Last night, my friend passed away.
I’ve spent the last few days remembering her, remembering how we met, the time we spent together and the things we used to do together. As I type this, I remember the first time I met her, we’d both belonged to a writer’s group and we met through our mutual interest in the group. At first, it was just letters, then we talked on the phone.
When I was 19, I moved to New Jersey, not far from where she was living. I was trying to get closer to the central hub of publishing for different forms of writing. Over the years, we forged a strong friendship and she welcomed me into her family. I knew her children very well, the baby and the older boy. Her husband was a quirky, fun guy and her brother was fun in his way.
A few years ago, her brother was killed in an attempted robbery at the place he was working.
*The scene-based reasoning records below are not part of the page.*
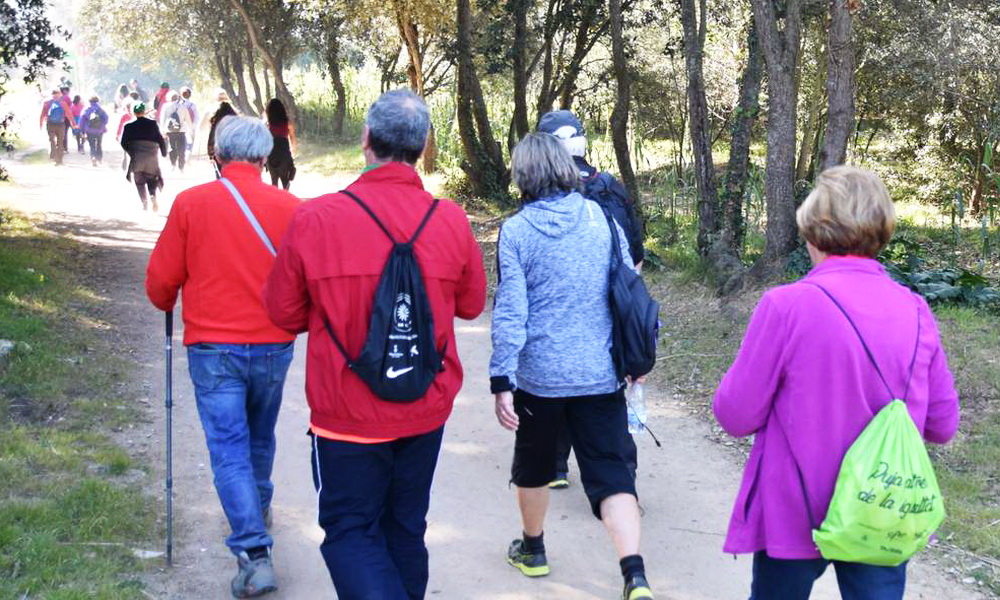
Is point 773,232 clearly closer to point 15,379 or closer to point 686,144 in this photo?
point 15,379

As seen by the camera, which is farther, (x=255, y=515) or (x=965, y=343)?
(x=965, y=343)

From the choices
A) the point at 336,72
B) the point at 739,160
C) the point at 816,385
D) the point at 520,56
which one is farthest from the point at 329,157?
the point at 816,385

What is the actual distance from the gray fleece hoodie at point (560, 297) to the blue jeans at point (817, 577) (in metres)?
1.25

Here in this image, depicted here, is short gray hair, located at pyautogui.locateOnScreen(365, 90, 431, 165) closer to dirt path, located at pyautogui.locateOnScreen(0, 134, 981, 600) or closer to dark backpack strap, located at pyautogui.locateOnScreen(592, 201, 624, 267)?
dark backpack strap, located at pyautogui.locateOnScreen(592, 201, 624, 267)

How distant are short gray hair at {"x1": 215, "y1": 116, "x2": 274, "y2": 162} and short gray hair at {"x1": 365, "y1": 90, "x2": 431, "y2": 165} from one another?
1214 mm

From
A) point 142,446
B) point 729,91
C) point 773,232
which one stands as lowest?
point 142,446

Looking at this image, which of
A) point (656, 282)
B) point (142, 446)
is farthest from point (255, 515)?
point (656, 282)

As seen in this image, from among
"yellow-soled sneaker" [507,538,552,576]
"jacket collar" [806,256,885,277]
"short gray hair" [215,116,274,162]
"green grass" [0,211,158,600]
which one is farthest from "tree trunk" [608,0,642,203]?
"jacket collar" [806,256,885,277]

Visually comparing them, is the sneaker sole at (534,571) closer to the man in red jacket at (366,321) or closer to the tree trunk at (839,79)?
the man in red jacket at (366,321)

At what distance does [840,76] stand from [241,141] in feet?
20.0

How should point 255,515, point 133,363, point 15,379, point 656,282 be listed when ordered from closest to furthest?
1. point 255,515
2. point 15,379
3. point 133,363
4. point 656,282

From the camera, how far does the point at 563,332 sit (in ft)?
13.6

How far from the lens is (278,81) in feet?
82.6

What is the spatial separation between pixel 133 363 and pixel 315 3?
45.6 feet
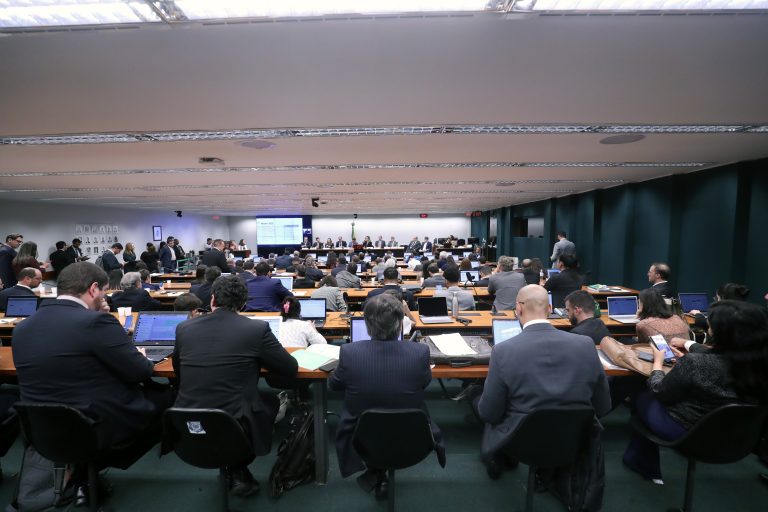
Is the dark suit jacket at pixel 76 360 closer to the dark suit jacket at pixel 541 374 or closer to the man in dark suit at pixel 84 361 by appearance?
the man in dark suit at pixel 84 361

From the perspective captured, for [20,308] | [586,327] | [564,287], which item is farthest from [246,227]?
[586,327]

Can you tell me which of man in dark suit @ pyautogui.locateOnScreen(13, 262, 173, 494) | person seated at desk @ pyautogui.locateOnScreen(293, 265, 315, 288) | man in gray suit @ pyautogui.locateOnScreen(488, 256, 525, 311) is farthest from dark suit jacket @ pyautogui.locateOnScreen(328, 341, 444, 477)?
person seated at desk @ pyautogui.locateOnScreen(293, 265, 315, 288)

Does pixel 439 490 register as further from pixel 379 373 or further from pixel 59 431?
pixel 59 431

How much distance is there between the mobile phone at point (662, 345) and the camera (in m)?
2.22

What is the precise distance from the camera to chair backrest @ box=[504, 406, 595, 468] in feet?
5.11

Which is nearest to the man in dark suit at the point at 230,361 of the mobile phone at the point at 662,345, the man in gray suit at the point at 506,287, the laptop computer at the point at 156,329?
the laptop computer at the point at 156,329

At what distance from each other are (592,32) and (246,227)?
21.3m

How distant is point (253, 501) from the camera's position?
2197mm

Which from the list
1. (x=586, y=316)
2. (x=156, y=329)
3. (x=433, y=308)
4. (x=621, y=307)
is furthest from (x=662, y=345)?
(x=156, y=329)

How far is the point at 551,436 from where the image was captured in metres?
1.63

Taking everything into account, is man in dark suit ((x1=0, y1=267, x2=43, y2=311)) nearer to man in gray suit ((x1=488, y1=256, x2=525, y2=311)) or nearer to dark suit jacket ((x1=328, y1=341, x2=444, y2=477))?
dark suit jacket ((x1=328, y1=341, x2=444, y2=477))

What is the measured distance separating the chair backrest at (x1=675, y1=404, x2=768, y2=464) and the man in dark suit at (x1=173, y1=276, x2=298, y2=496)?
210 centimetres

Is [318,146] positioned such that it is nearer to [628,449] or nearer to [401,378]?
[401,378]

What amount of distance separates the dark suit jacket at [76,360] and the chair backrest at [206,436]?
36 cm
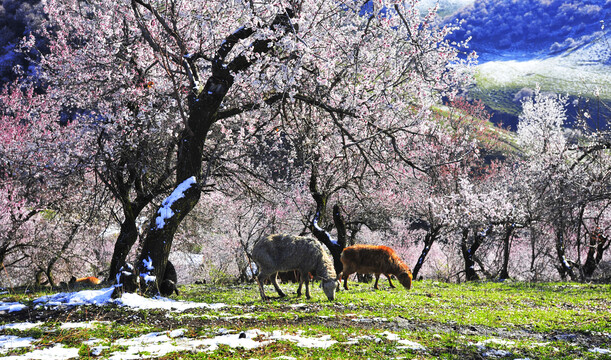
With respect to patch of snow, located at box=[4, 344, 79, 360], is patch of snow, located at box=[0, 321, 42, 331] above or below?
below

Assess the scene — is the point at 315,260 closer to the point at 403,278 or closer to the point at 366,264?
the point at 366,264

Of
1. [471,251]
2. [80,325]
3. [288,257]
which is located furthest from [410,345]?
[471,251]

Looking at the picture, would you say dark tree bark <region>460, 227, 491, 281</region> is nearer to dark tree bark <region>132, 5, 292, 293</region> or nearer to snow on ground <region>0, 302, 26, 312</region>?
dark tree bark <region>132, 5, 292, 293</region>

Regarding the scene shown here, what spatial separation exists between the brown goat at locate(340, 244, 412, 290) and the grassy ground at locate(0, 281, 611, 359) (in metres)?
4.48

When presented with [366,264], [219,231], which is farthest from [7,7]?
[366,264]

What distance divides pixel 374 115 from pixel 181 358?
9102mm

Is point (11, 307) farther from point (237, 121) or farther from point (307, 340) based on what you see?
point (237, 121)

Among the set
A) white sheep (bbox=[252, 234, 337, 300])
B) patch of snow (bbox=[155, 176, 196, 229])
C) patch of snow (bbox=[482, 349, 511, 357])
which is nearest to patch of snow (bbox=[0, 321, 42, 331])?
patch of snow (bbox=[155, 176, 196, 229])

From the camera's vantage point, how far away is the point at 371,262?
645 inches

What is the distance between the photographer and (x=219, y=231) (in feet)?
106

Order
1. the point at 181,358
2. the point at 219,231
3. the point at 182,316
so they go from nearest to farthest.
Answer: the point at 181,358
the point at 182,316
the point at 219,231

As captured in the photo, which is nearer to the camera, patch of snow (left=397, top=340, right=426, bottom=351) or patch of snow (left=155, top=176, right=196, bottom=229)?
patch of snow (left=397, top=340, right=426, bottom=351)

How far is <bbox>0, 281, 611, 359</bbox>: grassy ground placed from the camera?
17.1 ft

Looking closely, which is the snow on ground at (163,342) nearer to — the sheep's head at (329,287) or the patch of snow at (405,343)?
the patch of snow at (405,343)
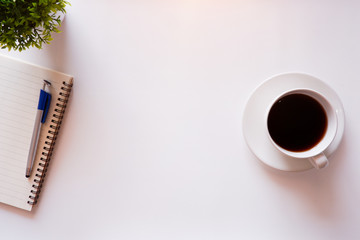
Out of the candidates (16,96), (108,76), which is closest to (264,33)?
(108,76)

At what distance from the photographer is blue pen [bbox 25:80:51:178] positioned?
2.53 ft

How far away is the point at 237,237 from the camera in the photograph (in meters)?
0.76

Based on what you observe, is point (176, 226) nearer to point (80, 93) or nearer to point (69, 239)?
point (69, 239)

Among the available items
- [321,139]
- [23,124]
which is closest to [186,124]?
[321,139]

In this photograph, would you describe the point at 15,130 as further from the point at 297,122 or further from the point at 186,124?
the point at 297,122

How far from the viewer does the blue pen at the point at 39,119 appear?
771mm

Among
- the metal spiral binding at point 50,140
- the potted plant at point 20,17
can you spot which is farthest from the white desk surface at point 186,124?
the potted plant at point 20,17

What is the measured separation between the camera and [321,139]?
67 cm

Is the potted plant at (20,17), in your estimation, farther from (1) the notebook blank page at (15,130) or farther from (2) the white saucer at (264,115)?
(2) the white saucer at (264,115)

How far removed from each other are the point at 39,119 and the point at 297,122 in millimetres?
673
A time after that, her husband died of a heart attack brought on by an epileptic seizure and last night – she passed away leaving two children – one who is 16 and another who is just 21. Round and round my thoughts go and I think about those days and I think about the intervening time and the fact that our lives drifted apart.
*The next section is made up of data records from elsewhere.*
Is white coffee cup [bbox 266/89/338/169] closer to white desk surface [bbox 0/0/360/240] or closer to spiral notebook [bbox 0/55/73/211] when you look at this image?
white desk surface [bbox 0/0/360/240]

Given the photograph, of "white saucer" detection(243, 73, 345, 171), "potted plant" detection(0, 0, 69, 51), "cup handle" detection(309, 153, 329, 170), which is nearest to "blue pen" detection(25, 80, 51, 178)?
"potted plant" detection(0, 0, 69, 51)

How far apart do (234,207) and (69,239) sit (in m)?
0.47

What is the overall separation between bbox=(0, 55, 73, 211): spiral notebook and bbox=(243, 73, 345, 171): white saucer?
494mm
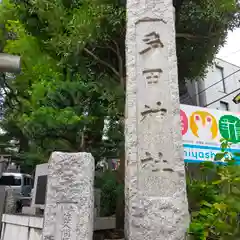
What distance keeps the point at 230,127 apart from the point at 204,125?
35.3 inches

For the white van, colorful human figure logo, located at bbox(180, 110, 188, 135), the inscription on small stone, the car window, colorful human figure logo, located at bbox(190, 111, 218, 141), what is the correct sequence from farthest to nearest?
the car window, the white van, colorful human figure logo, located at bbox(190, 111, 218, 141), colorful human figure logo, located at bbox(180, 110, 188, 135), the inscription on small stone

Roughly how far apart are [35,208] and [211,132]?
4485 mm

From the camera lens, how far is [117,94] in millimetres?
7570

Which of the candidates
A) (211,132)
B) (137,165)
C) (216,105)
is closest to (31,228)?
(137,165)

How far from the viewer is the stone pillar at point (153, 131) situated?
12.8 feet

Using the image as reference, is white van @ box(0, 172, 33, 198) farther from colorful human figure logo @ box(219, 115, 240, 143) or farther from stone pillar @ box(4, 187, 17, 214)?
colorful human figure logo @ box(219, 115, 240, 143)

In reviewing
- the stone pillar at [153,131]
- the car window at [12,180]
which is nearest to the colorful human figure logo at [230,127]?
the stone pillar at [153,131]

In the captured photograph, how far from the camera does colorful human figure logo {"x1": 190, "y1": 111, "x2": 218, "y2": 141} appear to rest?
6.70 meters

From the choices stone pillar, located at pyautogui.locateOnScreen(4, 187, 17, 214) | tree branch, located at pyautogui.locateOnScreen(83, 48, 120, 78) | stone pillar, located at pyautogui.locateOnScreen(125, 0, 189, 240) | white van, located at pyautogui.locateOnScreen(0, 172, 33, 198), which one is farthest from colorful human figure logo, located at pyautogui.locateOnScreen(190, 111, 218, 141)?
white van, located at pyautogui.locateOnScreen(0, 172, 33, 198)

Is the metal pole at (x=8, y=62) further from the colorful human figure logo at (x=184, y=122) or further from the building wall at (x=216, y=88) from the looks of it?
the building wall at (x=216, y=88)

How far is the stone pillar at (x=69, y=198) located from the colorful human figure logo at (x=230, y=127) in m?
4.73

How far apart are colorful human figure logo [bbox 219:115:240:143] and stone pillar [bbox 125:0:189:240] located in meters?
3.21

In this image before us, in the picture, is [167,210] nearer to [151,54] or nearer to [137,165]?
[137,165]

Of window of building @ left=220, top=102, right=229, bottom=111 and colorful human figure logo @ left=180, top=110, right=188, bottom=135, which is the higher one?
window of building @ left=220, top=102, right=229, bottom=111
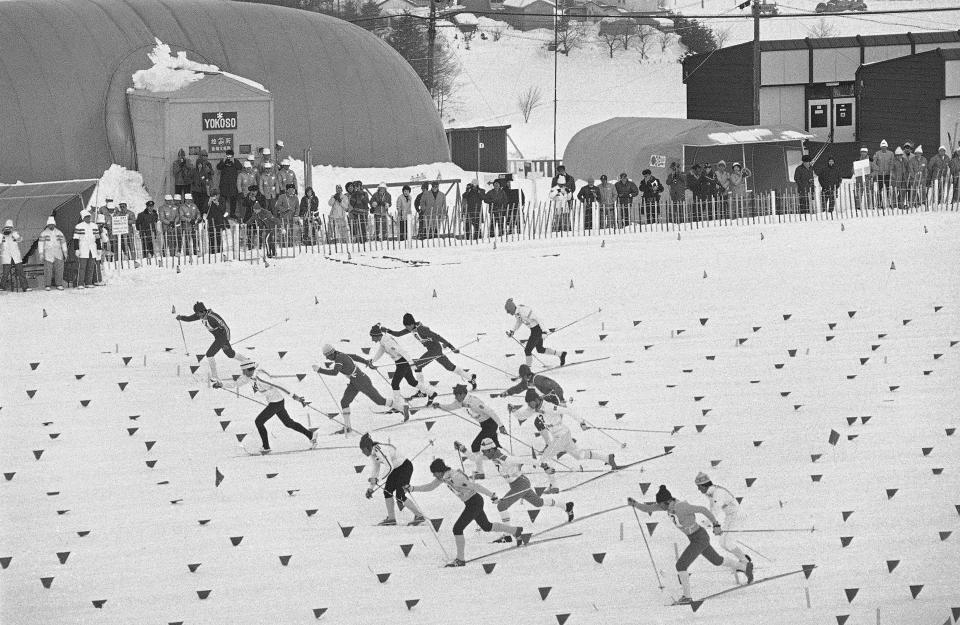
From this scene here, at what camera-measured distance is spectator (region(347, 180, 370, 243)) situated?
95.3 ft

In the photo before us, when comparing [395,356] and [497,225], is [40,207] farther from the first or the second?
[395,356]

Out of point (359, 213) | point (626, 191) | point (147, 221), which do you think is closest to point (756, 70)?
point (626, 191)

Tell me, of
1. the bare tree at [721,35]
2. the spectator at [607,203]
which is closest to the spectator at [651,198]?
the spectator at [607,203]

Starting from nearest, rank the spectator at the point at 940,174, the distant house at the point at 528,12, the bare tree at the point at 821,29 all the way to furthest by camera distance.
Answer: the spectator at the point at 940,174 < the distant house at the point at 528,12 < the bare tree at the point at 821,29

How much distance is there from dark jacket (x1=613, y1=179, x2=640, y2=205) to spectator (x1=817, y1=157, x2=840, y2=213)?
14.6 ft

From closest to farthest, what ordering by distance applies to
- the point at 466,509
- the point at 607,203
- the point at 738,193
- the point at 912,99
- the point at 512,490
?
the point at 466,509, the point at 512,490, the point at 607,203, the point at 738,193, the point at 912,99

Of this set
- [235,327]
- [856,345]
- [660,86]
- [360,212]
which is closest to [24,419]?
[235,327]

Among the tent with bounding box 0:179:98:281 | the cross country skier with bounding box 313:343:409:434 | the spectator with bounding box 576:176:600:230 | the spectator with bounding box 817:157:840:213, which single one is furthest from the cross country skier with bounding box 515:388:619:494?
the spectator with bounding box 817:157:840:213

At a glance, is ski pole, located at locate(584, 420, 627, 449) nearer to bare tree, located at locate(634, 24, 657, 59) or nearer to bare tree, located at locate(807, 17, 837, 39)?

The last time I saw her was at my wedding and we’ve only talked in sporadic notes here and there and yet – with her passing, I feel like a part of my past has passed away. We won’t ever sit up late over coffee; swapping ideas about how a particular storyline we were working on will go. We won’t be able to speculate about the latest shows or movies that we both enjoyed. We won’t debate religion or politics. I won’t sit at her table for Purim and I won’t get to enjoy Hanukah in her home again.
Her funeral is on Friday and I will not be able to attend it. Late last night, my husband sat and listened to me as I shared my memories of her. I can sit shiva for her here in my own way – probably not the proper Jewish way, but that was her faith and not mine. So what I can do is remember her here. Her name was Leah Adezio and she was a little bit crazy and a whole lot of fun.
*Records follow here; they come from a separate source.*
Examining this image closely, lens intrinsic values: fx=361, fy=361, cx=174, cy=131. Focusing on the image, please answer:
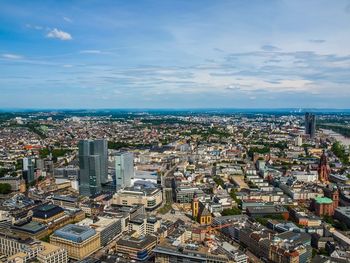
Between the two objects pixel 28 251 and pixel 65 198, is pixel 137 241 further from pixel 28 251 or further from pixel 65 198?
pixel 65 198

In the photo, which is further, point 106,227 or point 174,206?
point 174,206

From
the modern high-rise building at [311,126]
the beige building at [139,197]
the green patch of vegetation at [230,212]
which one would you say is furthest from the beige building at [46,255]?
the modern high-rise building at [311,126]

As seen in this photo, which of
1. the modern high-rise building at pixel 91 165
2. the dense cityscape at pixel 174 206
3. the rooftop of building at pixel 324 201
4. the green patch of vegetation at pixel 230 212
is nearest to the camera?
the dense cityscape at pixel 174 206

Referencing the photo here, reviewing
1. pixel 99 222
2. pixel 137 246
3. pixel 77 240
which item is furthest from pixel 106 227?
pixel 137 246

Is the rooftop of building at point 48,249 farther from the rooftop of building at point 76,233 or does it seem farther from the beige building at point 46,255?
the rooftop of building at point 76,233

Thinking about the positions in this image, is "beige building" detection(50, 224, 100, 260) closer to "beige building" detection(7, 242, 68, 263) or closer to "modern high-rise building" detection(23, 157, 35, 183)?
"beige building" detection(7, 242, 68, 263)

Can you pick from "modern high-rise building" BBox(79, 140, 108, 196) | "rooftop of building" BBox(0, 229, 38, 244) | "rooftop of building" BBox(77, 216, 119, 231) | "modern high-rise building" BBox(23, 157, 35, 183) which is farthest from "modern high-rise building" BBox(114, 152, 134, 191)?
"rooftop of building" BBox(0, 229, 38, 244)
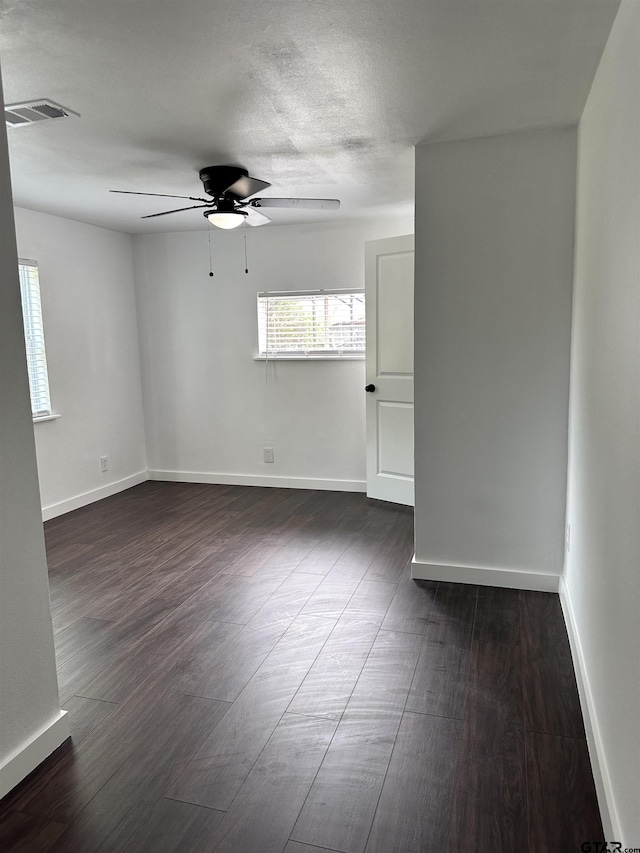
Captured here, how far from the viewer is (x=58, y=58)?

She inspired me and she challenged me and she made me nuts with some of her ideas. She supported me. She loved me and at a time in my life when I needed it, she opened her home and her family to me. I am going to miss her a great deal. I know we were not in each others pockets as we once had been, but I always knew that her light was out there in the world and now that candle has gone out.
Please say a word or a prayer or a thought for her two sons, Stephen and Daniel today as they mourn the loss of their mother and my friend. I will miss you Leah and thank you for all the wonderful ways in which you touched my life — you will never be forgotten.